Pagina:Poemetti italiani, vol. X.djvu/9


     Guidomi poi, dove l’arbor superba
Facean le luci d’arme, e ’n vista altiera,
Dicendo perch’al corpo morte acerba
Chius’ha la luce, e data eterna sera,
Compir l’officio funeral si serba
A noi, che mai vedrem più primavera,
Che dietro son fuggite a un tanto sole
Gli gigli gli amaranti, e le viole.

     Con tai parole alzava già la mano,
Per l’arme tor di ch’era sacro il legno,
Quel piegossi dal culmo umil, e piano
Mostrando di tal pondo esser indegno,
Poi che quella la spada, e ’l fodro vano,
Gli fur spiccate, di dolor diè segno,
Co’l gemito con qual morendo s’ange
Allor ch’in l’alpi, borea il svelle, o frange.

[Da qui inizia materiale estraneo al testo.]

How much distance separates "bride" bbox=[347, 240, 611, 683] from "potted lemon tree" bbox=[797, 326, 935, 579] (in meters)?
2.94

     Egli dell’armatura il vacuo corpo
Compon insieme, e me al servigio chiama,
Mirandol io di tema agghiaccio, e torpo,
Mentre gli erti cupressi appresso srama
Qual dissi per stupor sì vasto corpo
S’ode (ch’empiesse tant’arme) per fama,
Certo sì grande armò il scaglioso drago
Colui, che fu di strugger Francia vago.